Introducing New Connectors for Workflows

📅 April 27, 2021 — by Guillaume Laforge

Originally published at:
https://cloud.google.com/blog/topics/developers-practitioners/introducing-new-connectors-workflows

Workflows is a service to orchestrate not only Google Cloud services, such as Cloud Functions, Cloud Run, or machine learning APIs, but also external services. As you might expect from an orchestrator, Workflows allows you to define the flow of your business logic, as steps, in a YAML or JSON definition language, and provides an execution API and UI to trigger workflow executions. You can read more about the benefits of Workflows in our previous article.

We are happy to announce new connectors for Workflows, which simplify calling Google Cloud services and APIs.

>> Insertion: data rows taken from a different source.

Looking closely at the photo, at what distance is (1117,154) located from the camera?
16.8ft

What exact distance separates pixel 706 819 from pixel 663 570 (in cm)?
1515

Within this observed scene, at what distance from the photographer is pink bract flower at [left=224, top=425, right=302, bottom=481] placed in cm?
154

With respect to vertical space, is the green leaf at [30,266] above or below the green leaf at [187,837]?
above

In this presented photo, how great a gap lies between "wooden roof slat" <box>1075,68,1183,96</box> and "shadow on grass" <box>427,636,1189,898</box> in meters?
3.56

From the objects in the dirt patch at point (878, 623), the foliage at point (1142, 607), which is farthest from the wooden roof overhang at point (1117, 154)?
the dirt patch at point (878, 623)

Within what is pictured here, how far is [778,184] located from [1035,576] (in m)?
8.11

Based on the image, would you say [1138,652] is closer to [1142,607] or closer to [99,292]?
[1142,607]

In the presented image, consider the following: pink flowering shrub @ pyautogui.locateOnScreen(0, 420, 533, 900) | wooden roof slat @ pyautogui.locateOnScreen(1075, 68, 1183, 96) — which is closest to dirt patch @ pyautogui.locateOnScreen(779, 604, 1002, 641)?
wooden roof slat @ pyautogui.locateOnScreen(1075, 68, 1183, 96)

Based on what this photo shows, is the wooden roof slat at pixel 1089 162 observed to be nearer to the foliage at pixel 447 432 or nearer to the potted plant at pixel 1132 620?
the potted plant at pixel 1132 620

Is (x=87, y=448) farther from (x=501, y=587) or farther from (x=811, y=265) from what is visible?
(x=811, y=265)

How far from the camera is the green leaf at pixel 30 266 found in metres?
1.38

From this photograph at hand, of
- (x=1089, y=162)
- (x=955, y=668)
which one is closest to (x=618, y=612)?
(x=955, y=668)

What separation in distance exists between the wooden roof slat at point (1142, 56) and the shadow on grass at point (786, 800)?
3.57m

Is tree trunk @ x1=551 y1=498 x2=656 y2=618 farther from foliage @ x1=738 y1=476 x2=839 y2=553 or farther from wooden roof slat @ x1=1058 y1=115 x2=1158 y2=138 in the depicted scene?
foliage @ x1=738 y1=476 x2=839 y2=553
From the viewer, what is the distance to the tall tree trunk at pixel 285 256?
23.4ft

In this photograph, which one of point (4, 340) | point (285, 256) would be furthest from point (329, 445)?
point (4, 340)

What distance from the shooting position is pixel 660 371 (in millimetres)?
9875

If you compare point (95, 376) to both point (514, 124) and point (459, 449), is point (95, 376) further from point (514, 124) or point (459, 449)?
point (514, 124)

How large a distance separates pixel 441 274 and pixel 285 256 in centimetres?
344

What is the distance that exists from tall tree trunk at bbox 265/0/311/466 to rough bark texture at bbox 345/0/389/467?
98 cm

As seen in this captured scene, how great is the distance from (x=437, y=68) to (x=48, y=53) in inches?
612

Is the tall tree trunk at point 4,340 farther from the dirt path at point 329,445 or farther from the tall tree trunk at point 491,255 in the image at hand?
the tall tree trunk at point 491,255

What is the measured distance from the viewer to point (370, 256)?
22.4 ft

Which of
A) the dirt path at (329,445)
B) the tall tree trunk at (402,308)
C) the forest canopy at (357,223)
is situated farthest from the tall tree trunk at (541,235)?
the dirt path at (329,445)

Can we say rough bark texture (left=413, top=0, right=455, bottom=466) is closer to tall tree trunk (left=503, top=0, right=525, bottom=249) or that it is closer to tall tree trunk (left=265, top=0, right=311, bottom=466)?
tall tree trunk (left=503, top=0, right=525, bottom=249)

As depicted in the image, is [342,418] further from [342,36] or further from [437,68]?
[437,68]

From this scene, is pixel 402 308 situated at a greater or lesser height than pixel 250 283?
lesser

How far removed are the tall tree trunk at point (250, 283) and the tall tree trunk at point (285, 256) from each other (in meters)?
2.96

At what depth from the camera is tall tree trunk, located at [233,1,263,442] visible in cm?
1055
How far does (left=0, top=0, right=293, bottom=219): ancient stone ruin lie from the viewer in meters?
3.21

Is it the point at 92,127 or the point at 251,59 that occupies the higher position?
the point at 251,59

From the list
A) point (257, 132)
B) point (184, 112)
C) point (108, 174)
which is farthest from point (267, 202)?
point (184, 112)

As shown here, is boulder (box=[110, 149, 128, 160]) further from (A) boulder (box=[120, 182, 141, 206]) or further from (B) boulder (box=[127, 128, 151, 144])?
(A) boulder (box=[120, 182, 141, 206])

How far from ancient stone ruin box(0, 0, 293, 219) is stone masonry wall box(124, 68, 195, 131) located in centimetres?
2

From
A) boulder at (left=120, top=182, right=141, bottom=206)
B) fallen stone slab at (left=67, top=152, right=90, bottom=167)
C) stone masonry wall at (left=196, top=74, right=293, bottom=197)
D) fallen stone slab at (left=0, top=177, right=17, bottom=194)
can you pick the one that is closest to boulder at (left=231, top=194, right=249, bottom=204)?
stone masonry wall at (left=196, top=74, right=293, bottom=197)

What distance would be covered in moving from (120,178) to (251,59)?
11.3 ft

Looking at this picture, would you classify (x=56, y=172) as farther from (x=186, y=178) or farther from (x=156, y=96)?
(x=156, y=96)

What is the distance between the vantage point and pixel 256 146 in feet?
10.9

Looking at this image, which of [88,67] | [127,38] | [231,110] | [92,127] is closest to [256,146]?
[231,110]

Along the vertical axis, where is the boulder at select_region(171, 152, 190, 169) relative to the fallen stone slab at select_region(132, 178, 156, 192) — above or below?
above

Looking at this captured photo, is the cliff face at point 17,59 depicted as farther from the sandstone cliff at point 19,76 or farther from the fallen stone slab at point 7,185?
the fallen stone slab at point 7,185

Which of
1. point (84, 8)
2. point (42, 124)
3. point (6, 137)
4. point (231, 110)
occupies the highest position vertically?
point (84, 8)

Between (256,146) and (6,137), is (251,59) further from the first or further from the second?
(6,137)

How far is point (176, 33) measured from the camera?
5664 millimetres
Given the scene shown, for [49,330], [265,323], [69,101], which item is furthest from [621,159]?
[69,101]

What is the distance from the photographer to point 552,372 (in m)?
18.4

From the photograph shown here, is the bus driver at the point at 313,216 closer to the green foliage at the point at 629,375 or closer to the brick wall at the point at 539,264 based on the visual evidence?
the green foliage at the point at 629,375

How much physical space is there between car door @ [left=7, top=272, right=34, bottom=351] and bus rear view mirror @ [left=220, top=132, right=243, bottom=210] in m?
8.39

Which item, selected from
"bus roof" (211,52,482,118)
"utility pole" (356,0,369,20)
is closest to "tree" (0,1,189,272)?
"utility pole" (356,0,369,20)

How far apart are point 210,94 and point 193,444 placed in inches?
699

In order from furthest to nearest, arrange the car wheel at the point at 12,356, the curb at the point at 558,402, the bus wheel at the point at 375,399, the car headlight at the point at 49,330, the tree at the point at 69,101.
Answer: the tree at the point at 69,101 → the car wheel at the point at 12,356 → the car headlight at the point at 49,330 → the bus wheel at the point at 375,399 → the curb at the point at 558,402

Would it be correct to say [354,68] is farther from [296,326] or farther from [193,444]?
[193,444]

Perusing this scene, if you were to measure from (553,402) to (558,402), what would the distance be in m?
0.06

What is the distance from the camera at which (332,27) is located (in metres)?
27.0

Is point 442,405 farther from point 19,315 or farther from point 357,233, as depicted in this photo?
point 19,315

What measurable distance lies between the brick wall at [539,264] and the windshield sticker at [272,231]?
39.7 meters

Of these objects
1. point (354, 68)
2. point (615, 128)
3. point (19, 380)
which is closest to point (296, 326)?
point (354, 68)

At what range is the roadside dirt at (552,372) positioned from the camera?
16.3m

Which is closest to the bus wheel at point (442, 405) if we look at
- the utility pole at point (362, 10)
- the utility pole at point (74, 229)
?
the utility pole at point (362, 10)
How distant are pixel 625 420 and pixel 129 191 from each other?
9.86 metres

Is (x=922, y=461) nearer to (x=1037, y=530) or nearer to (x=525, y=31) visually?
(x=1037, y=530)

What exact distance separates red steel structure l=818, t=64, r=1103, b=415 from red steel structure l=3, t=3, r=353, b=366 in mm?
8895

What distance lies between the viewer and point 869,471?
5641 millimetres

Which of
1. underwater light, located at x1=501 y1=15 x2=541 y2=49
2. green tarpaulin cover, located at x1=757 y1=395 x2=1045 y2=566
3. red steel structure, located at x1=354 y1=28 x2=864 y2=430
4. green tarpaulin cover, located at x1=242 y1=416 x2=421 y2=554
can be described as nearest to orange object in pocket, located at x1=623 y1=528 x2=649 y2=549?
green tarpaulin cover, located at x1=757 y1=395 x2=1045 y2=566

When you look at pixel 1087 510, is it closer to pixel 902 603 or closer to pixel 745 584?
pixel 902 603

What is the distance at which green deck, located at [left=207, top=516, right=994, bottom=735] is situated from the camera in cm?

The first documented connectors offered in preview when Workflows was launched in General Availability were:

Cloud Tasks
Compute Engine
Firestore
Pub/Sub
Secret Manager

The newly unveiled connectors are:

BigQuery
Cloud Build
Cloud Functions
Cloud Scheduler
Google Kubernetes Engine
Cloud Natural Language API
Dataflow
Cloud SQL
Cloud Storage
Storage Transfer Service
Cloud Translation
Workflows & Workflow Executions

In addition to simplifying Google Cloud service calls (no need to manually tweak the URLs to call) from workflow steps, connectors also handle errors and retries, so you don’t have to do it yourself. Furthermore, they take care of APIs with long-running operations, polling the service for a result when it’s ready, with a back-off approach, again so you don’t have to handle this yourself.

Let’s take a look at some concrete examples on how connectors help.

Creating a Compute Engine VM with a REST API call

Imagine you want to create a Compute Engine Virtual Machine (VM) in a specified project and zone. You can do this by crafting an HTTP POST request with the proper URL, body, and OAuth2 authentication using the Compute Engine API’s instances.insert method as shown in create-vm.yaml:

main:
  params: [args]
  steps:
  - init:
      assign:
      - project: ${sys.get_env("GOOGLE_CLOUD_PROJECT_ID")}
      - zone: "europe-west1-b"
      - machineType: "e2-small"
      - instanceName: "${args.instanceName}"
  - insert_machine:
      call: http.post
      args:
        url: ${"https://compute.googleapis.com/compute/v1/projects/" + project + "/zones/" + zone + "/instances"}
        auth:
          type: OAuth2
        body:
          name: ${instanceName}
          machineType: ${"zones/" + zone + "/machineTypes/" + machineType}
          disks:
          - initializeParams:
              sourceImage: "projects/debian-cloud/global/images/debian-10-buster-v20201112"
            boot: true
            autoDelete: true
          networkInterfaces:
          - network: "global/networks/default"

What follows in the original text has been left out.